Mark Robinson: 'The expectations of any of our national teams is that we go to these pinnacle events and we win.' Photo / Michael Craig
“As it relates to the All Blacks, we took the same view. We had the information at hand, and we were tasked with short-term, giving the team the best possible opportunity to win and perform and we led the changes to make that happen.
“We also had the obligation of thinking about the next cycle, and we made the calls that we did which were a departure from the past because we believed it was the best thing for the future of the team.
“I stand behind those decisions. I understand that certain individuals found those difficult, but we were team first.”
The Black Ferns won, and the All Blacks came within a whisker of winning – and Robinson cites this as proof that the decisions made were entirely justified and aligned with a clear goal of succeeding on the international stage.
Floating on Silver Lake
Robinson has six months left to serve so he says he doesn’t want to be talking about legacy, but he seems to accept that the decision to bring in Silver Lake will be viewed as the defining element of his tenure.
That, and his ability to reshape the business model of NZR which he’s hoping to do before he signs off, with a major project on financial sustainability now in its closing stages.
He came into the job convinced that NZR was being held back by the fixed-cost agreements it had to share 36.5% of its revenue with the professional players, and 17% with the provincial unions.
Tied into that, was his belief that not only did those costs need to be either lowered or decoupled as revenue-share agreements, but that NZR needed an injection of capital to start building stronger traditional revenue streams and investing in alternative ventures.
His thesis largely stands up to scrutiny, but the execution across these past six years has seen costs climb to a record $305m, and to date there has been, in my opinion, no discernible evidence Silver Lake has advanced the capability of NZR to maximise traditional revenue streams or build new ones.

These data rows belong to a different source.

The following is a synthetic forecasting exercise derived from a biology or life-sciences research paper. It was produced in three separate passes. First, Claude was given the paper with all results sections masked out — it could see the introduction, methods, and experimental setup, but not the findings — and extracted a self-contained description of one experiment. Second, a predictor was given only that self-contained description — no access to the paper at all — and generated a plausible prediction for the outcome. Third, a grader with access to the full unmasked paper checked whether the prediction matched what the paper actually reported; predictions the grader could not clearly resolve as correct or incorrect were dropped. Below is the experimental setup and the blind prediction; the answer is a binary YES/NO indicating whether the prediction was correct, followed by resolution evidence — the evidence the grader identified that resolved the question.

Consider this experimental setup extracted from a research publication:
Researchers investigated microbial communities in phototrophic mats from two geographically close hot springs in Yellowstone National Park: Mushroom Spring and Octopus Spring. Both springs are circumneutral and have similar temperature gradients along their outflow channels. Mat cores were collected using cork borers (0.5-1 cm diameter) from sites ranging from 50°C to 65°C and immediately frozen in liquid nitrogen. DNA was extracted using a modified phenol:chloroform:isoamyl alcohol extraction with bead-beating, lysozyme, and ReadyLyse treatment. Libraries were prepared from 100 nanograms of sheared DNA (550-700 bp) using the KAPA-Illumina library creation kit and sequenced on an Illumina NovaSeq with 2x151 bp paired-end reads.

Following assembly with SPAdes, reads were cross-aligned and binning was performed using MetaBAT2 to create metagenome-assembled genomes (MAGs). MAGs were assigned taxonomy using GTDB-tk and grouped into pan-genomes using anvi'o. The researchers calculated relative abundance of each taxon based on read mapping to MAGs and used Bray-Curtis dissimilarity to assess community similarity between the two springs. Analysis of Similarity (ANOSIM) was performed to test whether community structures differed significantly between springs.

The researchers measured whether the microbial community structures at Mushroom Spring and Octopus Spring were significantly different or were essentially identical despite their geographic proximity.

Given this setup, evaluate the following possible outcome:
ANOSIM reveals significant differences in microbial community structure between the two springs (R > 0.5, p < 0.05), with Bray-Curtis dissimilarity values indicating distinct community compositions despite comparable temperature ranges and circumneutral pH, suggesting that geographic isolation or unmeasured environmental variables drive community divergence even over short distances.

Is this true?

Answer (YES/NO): YES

It’s big chance to prove itself was in improving the existing broadcast deal which expires this year, but NZR is understood to be facing a significant reduction – between $15m-$25m – in the value of its domestic rights, and it’s hoping that it can plug the shortfall with improved deals with offshore broadcasters.
Best case scenario is that it retains the $111m-a-year it currently earns, which NZR will try to promote as a victory given the economic climate, but it will be a hard sell as break-even is not the home run that was being promised when Silver Lake came to the mound to have a swing.

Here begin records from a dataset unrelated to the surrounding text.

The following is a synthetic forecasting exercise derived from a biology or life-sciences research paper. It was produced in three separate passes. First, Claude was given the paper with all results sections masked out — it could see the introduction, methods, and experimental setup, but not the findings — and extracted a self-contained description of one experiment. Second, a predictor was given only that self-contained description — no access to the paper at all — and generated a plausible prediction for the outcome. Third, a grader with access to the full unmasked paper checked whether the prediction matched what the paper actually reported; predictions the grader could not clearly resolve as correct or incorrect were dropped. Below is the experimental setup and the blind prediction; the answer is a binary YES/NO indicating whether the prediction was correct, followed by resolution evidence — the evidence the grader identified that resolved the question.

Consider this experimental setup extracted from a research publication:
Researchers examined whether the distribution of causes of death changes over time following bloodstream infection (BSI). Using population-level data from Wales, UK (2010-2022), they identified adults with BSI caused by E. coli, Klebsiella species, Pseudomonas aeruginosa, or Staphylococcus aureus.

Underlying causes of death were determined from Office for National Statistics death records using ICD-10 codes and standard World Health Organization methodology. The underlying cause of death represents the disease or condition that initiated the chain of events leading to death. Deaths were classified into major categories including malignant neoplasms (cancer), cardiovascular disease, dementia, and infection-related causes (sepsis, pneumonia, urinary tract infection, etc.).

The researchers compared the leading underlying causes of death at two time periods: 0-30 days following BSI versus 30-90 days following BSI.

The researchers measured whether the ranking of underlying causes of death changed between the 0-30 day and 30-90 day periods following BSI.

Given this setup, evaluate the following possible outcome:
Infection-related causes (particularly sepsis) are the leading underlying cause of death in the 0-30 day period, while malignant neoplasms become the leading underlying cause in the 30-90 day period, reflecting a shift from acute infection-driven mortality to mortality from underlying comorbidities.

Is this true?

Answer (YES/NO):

In my opinion, Robinson, perhaps not cognitively, now gives the impression that he is no longer quite as gung-ho and certain about Silver Lake delivering on the sales pitch as he was four years ago.

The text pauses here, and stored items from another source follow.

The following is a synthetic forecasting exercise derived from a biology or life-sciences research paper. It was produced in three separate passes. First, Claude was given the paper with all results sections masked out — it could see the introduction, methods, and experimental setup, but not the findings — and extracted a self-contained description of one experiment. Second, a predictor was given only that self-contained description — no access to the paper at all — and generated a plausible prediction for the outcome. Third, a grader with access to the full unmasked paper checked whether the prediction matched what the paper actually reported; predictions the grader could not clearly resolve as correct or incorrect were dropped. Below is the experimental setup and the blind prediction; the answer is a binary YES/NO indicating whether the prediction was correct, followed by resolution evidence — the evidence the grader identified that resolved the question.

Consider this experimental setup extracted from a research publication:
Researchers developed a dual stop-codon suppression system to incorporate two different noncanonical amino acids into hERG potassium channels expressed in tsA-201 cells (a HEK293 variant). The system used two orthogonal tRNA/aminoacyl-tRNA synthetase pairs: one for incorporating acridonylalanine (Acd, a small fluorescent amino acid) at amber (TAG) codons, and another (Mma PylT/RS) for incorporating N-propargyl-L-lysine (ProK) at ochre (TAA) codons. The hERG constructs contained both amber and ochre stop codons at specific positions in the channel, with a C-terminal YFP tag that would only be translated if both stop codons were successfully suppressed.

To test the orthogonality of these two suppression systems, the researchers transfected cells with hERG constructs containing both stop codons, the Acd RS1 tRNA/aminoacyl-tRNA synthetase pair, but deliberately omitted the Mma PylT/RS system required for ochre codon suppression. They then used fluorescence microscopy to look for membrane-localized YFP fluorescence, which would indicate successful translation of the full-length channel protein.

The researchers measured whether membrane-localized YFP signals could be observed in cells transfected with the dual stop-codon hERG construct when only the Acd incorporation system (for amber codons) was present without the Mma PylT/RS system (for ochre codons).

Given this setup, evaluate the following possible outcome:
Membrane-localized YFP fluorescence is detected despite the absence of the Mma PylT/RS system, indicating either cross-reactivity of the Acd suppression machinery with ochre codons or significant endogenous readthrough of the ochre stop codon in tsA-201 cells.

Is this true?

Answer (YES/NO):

Back in 2021 and for the three years that followed, he seemed to me to be incapable of having a rational conversation about whether history will see rugby’s rush to private-equity investors – the Six Nations and European club competitions have done similar deals to NZR’s with Silver Lake – as the right call.
Now that the evidence to say it was a bad idea is accumulating in Europe and NZR has lost almost $75m in the last three years, he’s more sanguine in his approach to the debate, but stands firm that it was the right thing to do.